The ‘Wedding Crashers’ star took aim at political humor during a recent appearance on Theo Von’s ‘This Past Weekend’ podcast, arguing that too many late night shows have drifted into lecture mode. Vaughn did not call out anyone by name, but his comments land in a TV corner long dominated by hosts like Jimmy Kimmel, Stephen Colbert, Seth Meyers, and Jimmy Fallon, all of whom have made politics, especially Donald Trump, a steady part of their monologues.

For Vaughn, the issue is less about party lines and more about what viewers think they are signing up for. He said audiences want something more casual, funnier, and more real. Instead, he sees a format that has gotten too scripted, too preachy, and way too similar from show to show. That is a rough note to hit for a genre built on personality.
Vince Vaughn Says Late Night Lost Its Edge
The conversation started when Theo Von pointed to falling ratings and suggested that some late night comedy narrowed its target too much. Vaughn took that opening and ran with it. He argued that podcasts have surged because people feel they are getting authenticity without a giant machine around it. Less polish, fewer writers, smaller staffs, more personality. That, in his view, is where the audience has gone.
Then he got blunter.
“They were gonna evangelize people to what they thought,” Vaughn said. “It stopped being funny, and it started feeling like I was in a class I didn’t want to take.”

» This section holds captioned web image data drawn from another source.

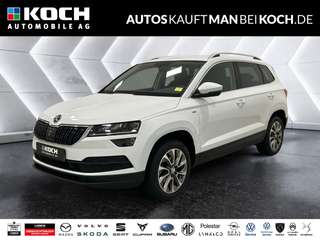 Schräge Frontansicht auf einen Skoda Karoq , freigestellt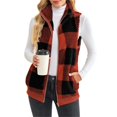 thumbnail image 3 of CILENON Long Cardigans for Women Trendy Womens Jacket Sleeveless Lightweight Plaid Vest Cozy Cardigan Zipper Warm Outwear With Pocket (Wine Red,S), 3 of 6
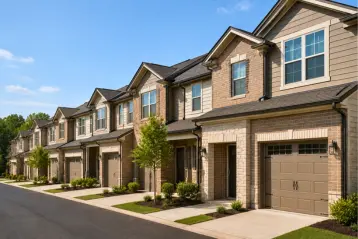 Texas brick townhomes with attached garages representing foundation repair challenges common in shared-wall residential communities.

That line is likely to stick, because it gets right to the complaint many viewers have made for years. Late night used to feel like a hang. Now, for some, it feels like homework. Vaughn also said the shows became too locked into sorting people into heroes and villains, which made them feel interchangeable. If every host is working from the same script, where is the fun in that?
His point taps into a bigger TV shift too. Broadcast late night has been under pressure for years as audiences split across YouTube, podcasts, TikTok clips, and streaming. It is not just about politics. It is about habit. Still, Vaughn clearly thinks the tone problem made the slide worse.
Conan O’Brien Raised the Same Question
Vaughn is hardly alone in sounding off. Earlier this year, Conan O’Brien also warned that comedians can lose their strongest weapon when anger takes over the act. O’Brien, who spent decades in late night with ‘Late Night with Conan O’Brien’, ‘The Tonight Show with Conan O’Brien’, and ‘Conan’, made the case that a comic still has to be funny first, even in a tense political moment.

“If you’re a comedian, you always need to be funny,” O’Brien said, while arguing that rage on its own is a weak substitute for actual comedy.
That is the part that makes Vaughn’s comments hit harder. This is no longer just a grumble from viewers in comment sections. It is coming from big entertainment names who know the format from the inside and the outside.
So what now? Late night is not disappearing tomorrow. These shows still produce viral clips, book major stars, and shape the next-day chatter. But Vaughn’s swipe gets at something real. People will sit through a rant if it is sharp enough. They will come back for laughs if the host still feels unpredictable. What they may not keep doing is showing up for a sermon in a suit.